Tune in every night at 6 for a two-minute listening adventure packed with fun facts and stories about great classical music! Have questions, comments or ideas? Email the Explore Music host, Lisa Bergman.
Support for KING FM’s Explore Music is made possible by the generosity of Diana Carey, Suzanne Poppema and John Cramer, Cookie and Ken Neil, Jim Roark, Sheila and Craig Sternberg, Patricia Tall-Takacs and Gary Takacs, and Jean Viereck.
DECEMBER 1 - Musical postcard
Felix Mendelsshon: The Hebrides Overture, Op.26 "Fingal's Cave"
In 1830, Mendelssohn sent his sister, also a composer, a letter containing the opening phrase of this piece during a trip to Fingal’s Cave on an island off the coast of Scotland. The cave is a mass of beautiful basalt columns, and one can hear mysterious echoing noises from inside. In the letter, Mendelssohn wrote: "In order to make you understand how extraordinarily The Hebrides affected me, I send you the following, which came into my head there.”
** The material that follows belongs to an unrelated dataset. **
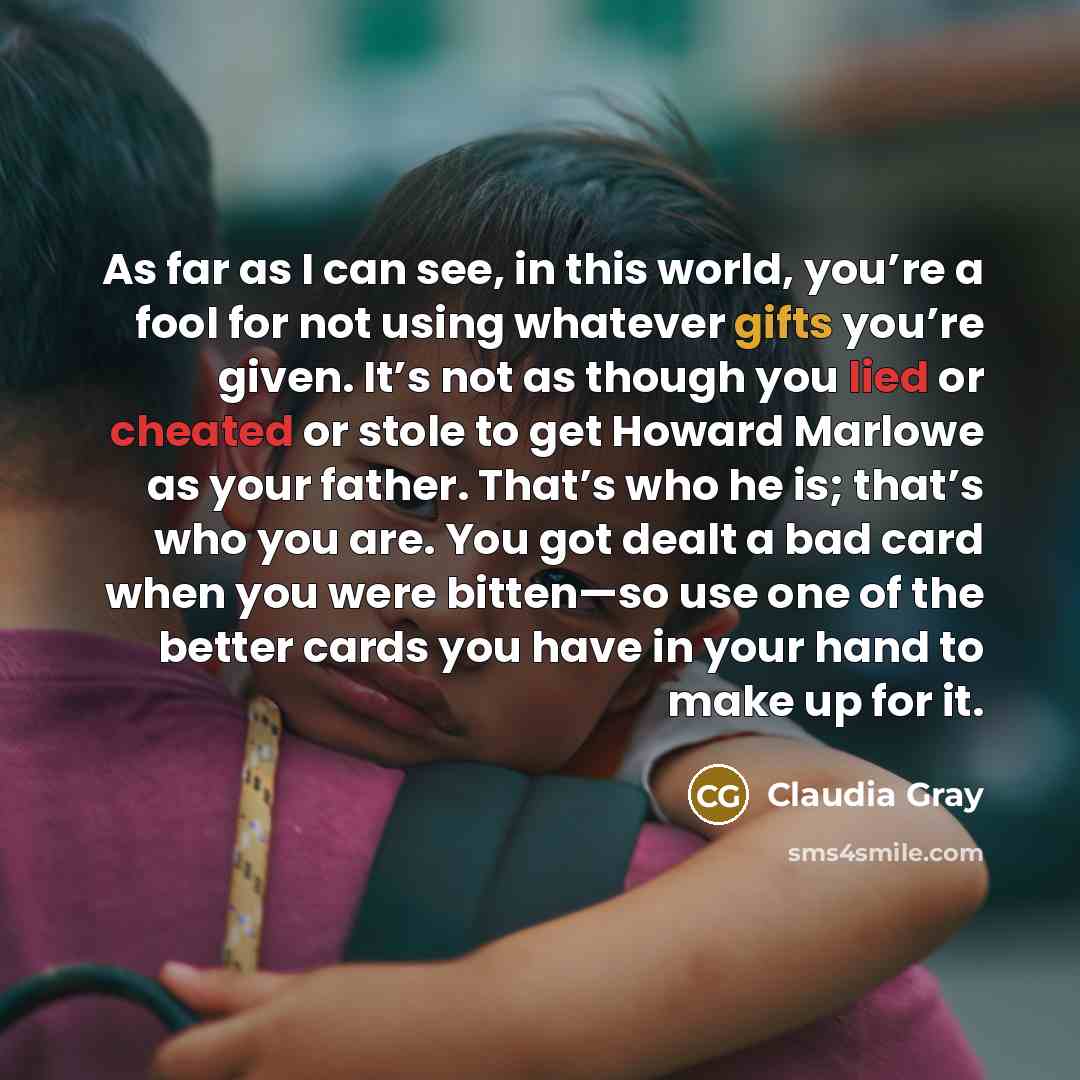 “As far as I can see, in this world, you’re…” quote by Claudia Gray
NOVEMBER 30 - So much with so little
Heitor Villa-Lobos: Bachiana Brasileira No.5
Sometimes, music says it best when it says nothing at all. Such is the case in Brazilian composer Heitor Villa-Lobos’ “Bachiana Brasileira No. 5,” which calls for a soprano soloist to sing an entire aria on the sound “ah.” Who knew so few words could evoke such strong emotion?
NOVEMBER 29 - Donizetti's birthday
Gaetano Donizetti: The Daughter of the Regiment: Ah! mes amis, quel jour de fête
This aria from Donizetti’s “La Fille du Regiment” is considered to be the Mount Everest for tenors: it ain’t no picnic to climb, but there’s an immense sense of satisfaction awaiting anyone who reaches the top. Donizetti cruelly places a string of nine high Cs in a row right smack in the middle of the solo, which few tenors can sing passably. But guess which portly Italian opera legend used to knock it out of the park? That’s right: Luciano Pavarotti.
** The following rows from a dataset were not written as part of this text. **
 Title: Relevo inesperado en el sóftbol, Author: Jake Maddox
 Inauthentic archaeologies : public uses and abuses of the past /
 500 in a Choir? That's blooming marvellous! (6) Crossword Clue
NOVEMBER 28 - Back to the source
Gregorian Chant: Ut queant laxis
Exactly how old is Gregorian chant? So old that it is literally the source of all European classical music following its invention. Before Gregorian chant, which began to crop up in monasteries around 600 AD, it was widely believed that music was simply impossible to notate. It’s thanks to chant that modern-day musicians can glance at lines and dots on a page and make wonderful music.
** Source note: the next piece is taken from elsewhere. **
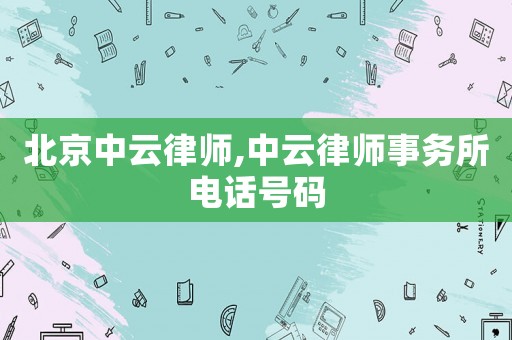 北京中云律師,中云律師事務所電話號碼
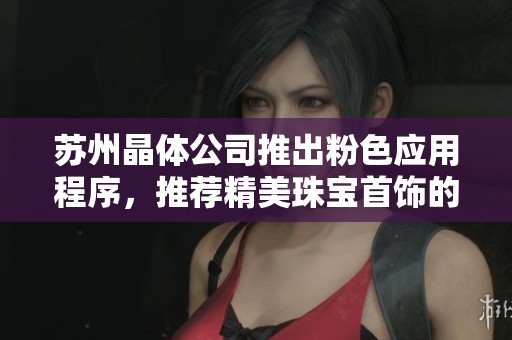蘇州晶體公司推出粉色應(yīng)用程序，推薦精美珠寶首飾的時(shí)尚選擇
NOVEMBER 27 - One VERY low D!
Wolfgang Amadeus Mozart: The Abduction from the Seraglio, K.384: O, wie will ich triumphieren
Mozart composed one of the highest arias of his time in “The Magic Flute,” and it’s recognizable worldwide. Though he’s less touted for it, he also composed one of the lowest arias in the history of opera in “Abduction from the Seraglio.” The aria calls for a bass soloist to sing a low D. Listen and marvel!